-- BEGIN DOCUMENT --
Wednesday, October 01, 2008

MLB Playoff Predictions

I'd like to begin with a new acronym, to cut down on the number of times that I have to repeat certain comments.

Any Thing Can Happen In A Short Series
ATCHIASS

You'll see it again...

Los Angeles Angels of Anaheim vs. Boston Red Sox



I want to reiterate my fundamental position that a 5-7 game series tells you nothing about the relative virtues of the competing teams. I'd expect the significantly better team to win 3 of 5 significantly less than 100% of the time. Either team could win this series. Either team could lose this series. Either team could sweep this series. That goes for all the rest of them, too.

ATCHIASS

That said...

I hold these truths to be self-evident:
  1. The Boston Red Sox are a better team than the Los Angeles Angels of Anaheim.

  2. That fact and $700 billion would get them a bailout of the US financial system.

  3. It won't get them into the ALCS.


The Angels won 100 games, the Red Sox 95. Even more telling, the Angels beat the Red Sox in 8 of the 9 games played between the two teams this year. How on earth can I say that the Red Sox are a better team?

1) They scored more runs and
2) they allowed fewer runs while
3) playing a tougher schedule

Baseball Prospectus does some standings based on not only runs scored and allowed, but adjusted for the opponents and the components* of run scoring and allowing. They think that these standings are a better representation of the quality of the teams in baseball. Boston's 3rd order record was 102-60. The Angel's was 84-78, worse than the top four teams in the AL East.

Of course, that fact and $700 billion would get them a bailout of the US financial system.

I've written weekly about the Pythagorean projection of season results, and the Angels have overperformed their projection by a historically significant amount. In the history of Major League baseball, two (2) teams (the 1905 Detroit Tigers and the 2004 NY Yankees [anyone remember what ended up happening to them?]) have had larger gaps between their actual and expected won/loss record. The Angels won 100 games while outscoring their opponents by 68 runs. The previous worst run differential for a 100-win team was 89, by the 2004 NY Yankees.
-- END DOCUMENT --
→ GOALS
• A. In the playoff post, quote everything from "3. It won't" down to "the AL East.".
• B. Answer these from the playoff post:
(i) What does the acronym ATCHIASS stand for?
(ii) What was Boston's 3rd order record?
(iii) What was the previous worst run differential for a 100-win team, and which team had it?
The records that follow were taken from a separate source.
-- BEGIN GIVEN RECORDS --
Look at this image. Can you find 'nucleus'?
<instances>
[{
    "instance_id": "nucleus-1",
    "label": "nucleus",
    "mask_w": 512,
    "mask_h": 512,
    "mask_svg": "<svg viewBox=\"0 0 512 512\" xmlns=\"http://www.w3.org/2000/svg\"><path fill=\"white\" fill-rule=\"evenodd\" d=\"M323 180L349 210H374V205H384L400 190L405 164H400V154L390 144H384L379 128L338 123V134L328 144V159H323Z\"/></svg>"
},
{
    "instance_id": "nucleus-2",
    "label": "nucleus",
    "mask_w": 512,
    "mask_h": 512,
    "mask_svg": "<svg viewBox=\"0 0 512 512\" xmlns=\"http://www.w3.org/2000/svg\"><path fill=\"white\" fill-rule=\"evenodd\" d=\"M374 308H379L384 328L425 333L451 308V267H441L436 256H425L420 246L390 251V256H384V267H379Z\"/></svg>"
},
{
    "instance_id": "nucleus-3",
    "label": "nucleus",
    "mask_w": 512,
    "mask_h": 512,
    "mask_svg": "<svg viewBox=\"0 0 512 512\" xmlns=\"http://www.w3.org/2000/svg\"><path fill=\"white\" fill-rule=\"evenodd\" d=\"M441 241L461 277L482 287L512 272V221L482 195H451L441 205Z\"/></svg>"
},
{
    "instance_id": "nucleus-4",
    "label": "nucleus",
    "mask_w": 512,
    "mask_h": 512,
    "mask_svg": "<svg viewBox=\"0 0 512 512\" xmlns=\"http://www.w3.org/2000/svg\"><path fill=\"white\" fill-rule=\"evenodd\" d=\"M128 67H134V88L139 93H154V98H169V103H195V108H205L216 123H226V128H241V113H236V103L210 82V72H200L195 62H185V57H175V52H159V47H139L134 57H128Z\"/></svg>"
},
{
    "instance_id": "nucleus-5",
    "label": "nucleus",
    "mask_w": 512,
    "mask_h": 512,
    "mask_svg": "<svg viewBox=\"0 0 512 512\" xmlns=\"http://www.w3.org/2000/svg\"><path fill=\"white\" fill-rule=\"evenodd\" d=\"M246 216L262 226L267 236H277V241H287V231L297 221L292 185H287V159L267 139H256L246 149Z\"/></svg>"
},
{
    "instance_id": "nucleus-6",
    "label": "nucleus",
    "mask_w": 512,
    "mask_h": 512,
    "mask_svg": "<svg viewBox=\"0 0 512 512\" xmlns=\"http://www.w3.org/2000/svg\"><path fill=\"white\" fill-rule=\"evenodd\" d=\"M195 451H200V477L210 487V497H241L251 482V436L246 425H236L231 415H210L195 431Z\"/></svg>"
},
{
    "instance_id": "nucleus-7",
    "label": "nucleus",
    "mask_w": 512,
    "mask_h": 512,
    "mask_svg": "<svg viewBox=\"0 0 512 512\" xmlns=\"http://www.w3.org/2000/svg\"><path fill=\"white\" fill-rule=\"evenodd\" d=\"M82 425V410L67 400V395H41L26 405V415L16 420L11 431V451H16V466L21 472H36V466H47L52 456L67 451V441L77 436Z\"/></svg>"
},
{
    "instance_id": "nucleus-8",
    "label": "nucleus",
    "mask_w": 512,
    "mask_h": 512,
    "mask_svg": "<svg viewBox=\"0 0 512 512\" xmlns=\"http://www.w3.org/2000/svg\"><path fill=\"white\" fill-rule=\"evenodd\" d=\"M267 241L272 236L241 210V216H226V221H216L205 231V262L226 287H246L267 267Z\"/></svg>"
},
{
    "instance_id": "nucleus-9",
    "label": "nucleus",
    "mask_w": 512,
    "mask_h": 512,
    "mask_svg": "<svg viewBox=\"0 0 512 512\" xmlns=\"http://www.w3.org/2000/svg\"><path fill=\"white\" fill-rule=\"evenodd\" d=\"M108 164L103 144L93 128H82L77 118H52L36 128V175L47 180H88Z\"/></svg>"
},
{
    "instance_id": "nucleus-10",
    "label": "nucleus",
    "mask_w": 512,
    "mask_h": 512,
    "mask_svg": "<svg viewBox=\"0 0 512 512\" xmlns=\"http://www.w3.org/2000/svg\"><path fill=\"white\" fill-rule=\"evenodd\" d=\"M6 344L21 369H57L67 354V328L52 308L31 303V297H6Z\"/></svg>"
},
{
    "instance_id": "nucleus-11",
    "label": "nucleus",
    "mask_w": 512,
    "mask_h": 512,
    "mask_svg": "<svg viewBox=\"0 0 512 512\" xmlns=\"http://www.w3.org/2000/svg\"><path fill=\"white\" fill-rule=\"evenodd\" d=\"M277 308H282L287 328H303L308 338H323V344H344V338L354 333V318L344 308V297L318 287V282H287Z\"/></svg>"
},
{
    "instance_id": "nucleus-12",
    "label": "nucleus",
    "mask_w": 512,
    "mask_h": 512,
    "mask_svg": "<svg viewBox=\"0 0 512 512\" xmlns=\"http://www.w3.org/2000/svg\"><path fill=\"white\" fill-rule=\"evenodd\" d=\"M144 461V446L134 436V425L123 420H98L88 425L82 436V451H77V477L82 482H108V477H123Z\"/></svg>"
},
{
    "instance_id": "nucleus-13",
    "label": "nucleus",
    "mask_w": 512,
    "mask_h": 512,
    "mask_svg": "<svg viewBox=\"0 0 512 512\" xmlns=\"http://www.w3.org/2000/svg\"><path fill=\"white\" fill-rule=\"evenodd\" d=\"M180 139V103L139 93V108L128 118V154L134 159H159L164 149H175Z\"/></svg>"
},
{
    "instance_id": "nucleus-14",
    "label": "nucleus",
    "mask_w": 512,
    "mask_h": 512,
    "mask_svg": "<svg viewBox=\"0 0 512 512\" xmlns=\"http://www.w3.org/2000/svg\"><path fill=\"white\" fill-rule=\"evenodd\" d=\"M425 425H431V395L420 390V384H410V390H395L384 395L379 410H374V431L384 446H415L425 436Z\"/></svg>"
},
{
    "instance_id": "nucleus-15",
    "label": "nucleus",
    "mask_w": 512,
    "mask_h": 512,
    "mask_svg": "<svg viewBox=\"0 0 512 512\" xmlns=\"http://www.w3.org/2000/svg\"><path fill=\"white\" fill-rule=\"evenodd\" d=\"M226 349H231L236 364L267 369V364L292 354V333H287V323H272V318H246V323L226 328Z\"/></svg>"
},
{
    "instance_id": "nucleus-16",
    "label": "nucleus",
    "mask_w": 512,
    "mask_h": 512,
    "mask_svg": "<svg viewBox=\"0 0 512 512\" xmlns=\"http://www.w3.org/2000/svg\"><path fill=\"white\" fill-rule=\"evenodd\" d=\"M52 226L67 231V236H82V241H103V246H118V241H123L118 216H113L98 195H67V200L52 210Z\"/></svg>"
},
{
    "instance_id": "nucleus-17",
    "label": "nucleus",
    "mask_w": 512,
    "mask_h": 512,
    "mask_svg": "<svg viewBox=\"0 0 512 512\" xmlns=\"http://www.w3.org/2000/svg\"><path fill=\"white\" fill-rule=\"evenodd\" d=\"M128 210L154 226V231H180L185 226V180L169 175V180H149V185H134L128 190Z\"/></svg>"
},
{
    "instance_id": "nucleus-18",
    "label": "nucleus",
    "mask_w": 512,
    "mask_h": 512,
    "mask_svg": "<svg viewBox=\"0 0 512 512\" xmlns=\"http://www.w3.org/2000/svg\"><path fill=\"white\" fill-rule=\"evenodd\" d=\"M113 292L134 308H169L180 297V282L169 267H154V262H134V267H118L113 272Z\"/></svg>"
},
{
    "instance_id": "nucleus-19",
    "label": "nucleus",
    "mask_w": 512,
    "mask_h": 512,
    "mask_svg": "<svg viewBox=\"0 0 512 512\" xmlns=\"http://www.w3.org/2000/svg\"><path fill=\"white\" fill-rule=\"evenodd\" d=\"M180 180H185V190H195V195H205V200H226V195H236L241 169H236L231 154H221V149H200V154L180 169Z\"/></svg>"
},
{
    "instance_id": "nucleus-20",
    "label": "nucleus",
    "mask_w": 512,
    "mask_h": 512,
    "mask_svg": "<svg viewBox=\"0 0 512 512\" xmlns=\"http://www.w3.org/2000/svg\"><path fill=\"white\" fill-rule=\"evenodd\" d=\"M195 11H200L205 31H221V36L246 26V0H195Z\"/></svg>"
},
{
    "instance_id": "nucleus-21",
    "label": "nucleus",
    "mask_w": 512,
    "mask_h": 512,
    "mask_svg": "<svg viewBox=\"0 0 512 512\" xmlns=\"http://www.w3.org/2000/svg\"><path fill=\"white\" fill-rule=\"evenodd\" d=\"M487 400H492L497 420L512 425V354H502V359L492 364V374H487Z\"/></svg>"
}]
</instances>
-- END GIVEN RECORDS --
→ RESULTS FOR EACH TASK
• A.
3. It won't get them into the ALCS.


The Angels won 100 games, the Red Sox 95. Even more telling, the Angels beat the Red Sox in 8 of the 9 games played between the two teams this year. How on earth can I say that the Red Sox are a better team?

1) They scored more runs and
2) they allowed fewer runs while
3) playing a tougher schedule

Baseball Prospectus does some standings based on not only runs scored and allowed, but adjusted for the opponents and the components* of run scoring and allowing. They think that these standings are a better representation of the quality of the teams in baseball. Boston's 3rd order record was 102-60. The Angel's was 84-78, worse than the top four teams in the AL East.

• B.
(i) Any Thing Can Happen In A Short Series
(ii) 102-60
(iii) 89, by the 2004 NY Yankees